Ignoring every picture, return the lines of the listing below word for word, from the line that holds "Spikes & Scales Canvas Print" through the line that holds "WB thông qua".

_Data section_
Content starts
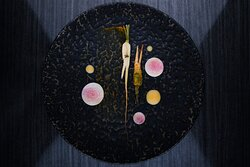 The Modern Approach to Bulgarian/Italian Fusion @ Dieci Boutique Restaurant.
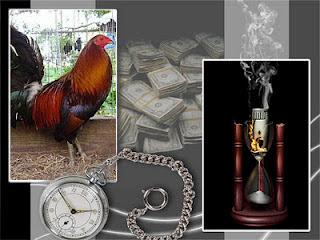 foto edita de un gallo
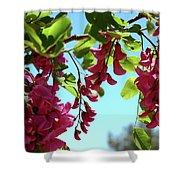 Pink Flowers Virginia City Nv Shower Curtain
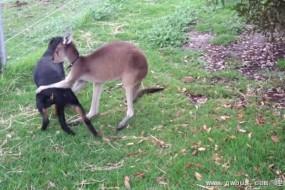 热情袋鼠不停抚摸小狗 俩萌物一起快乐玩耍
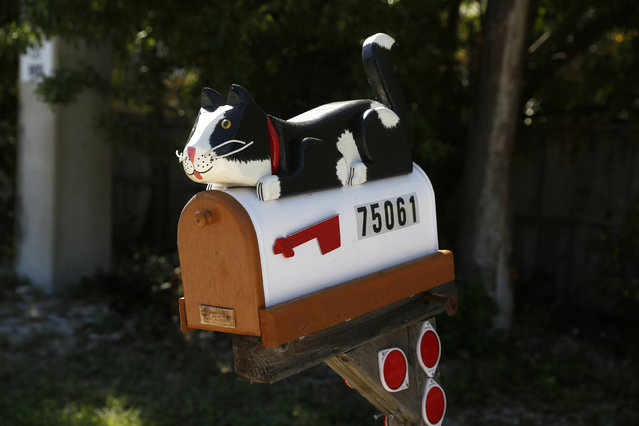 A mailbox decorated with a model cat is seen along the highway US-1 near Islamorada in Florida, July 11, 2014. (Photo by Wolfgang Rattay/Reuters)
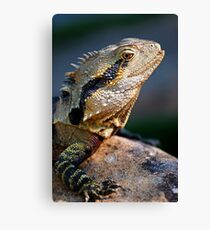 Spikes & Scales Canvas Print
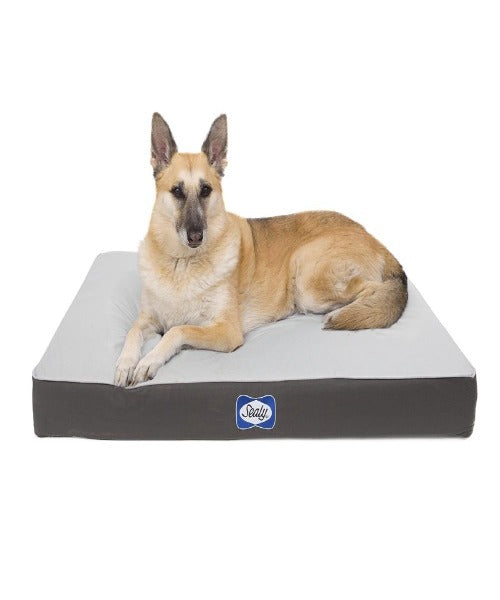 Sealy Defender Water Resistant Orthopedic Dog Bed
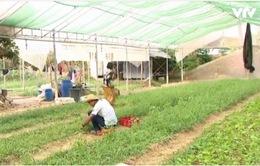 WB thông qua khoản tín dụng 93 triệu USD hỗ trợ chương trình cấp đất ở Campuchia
Content ends
Content starts
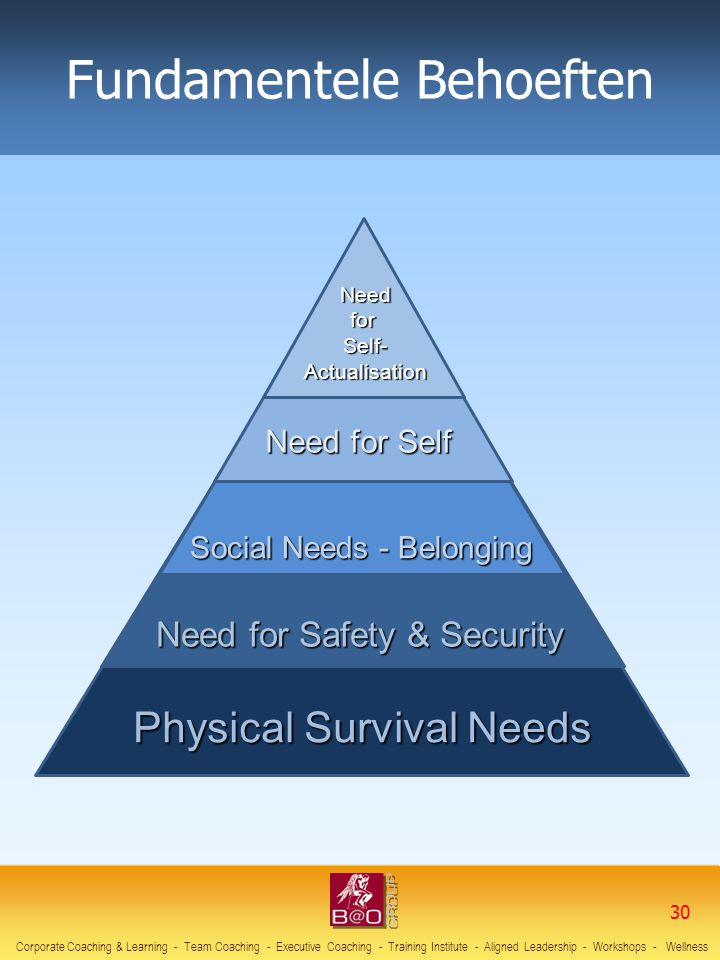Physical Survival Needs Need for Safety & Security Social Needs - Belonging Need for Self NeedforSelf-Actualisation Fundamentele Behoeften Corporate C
Content ends
_Answer to the problem_
 Spikes & Scales Canvas Print
 Sealy Defender Water Resistant Orthopedic Dog Bed
 WB thông qua khoản tín dụng 93 triệu USD hỗ trợ chương trình cấp đất ở Campuchia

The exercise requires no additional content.